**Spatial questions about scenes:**

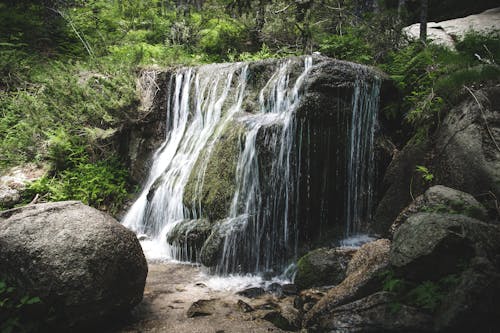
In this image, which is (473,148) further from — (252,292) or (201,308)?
(201,308)

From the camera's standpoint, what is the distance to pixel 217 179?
715 centimetres

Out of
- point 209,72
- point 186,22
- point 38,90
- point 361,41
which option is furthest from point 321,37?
point 38,90

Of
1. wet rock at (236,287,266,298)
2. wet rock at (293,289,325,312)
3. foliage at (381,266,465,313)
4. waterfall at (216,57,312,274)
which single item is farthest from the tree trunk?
wet rock at (236,287,266,298)

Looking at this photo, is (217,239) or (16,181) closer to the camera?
(217,239)

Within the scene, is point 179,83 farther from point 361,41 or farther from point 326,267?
point 326,267

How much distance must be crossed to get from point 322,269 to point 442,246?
211 centimetres

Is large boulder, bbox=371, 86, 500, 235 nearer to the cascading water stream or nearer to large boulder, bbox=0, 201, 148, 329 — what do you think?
the cascading water stream

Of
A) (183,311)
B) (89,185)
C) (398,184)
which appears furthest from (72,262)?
(398,184)

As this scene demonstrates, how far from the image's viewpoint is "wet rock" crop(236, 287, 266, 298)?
5012 millimetres

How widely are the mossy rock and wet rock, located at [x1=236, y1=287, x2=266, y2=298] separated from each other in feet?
6.05

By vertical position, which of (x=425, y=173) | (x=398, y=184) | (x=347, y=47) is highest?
(x=347, y=47)

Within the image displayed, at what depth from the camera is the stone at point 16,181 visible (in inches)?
311

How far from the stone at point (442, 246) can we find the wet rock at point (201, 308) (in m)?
2.34

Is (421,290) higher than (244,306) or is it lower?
higher
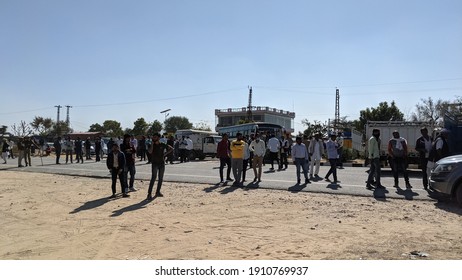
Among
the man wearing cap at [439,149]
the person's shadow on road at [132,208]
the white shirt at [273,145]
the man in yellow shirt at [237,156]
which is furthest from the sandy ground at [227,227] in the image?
the white shirt at [273,145]

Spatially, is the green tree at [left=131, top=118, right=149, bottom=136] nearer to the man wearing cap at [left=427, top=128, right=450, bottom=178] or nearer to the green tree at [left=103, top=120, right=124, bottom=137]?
the green tree at [left=103, top=120, right=124, bottom=137]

**GIVEN TASK:**
Write out the items from the start up to and including the line with "715 centimetres", with the pictures omitted. Keep each request unchanged, but multiply every number in the answers (the coordinates and the distance) by 1.35 and round to the nearest whole number, with halves rounded up.

**EXERCISE ANSWER:**
In this image, which is (473,148) further from — (252,292) or (201,308)?
(271,416)

From the camera's standpoint, what is the distance to pixel 217 179?
965 centimetres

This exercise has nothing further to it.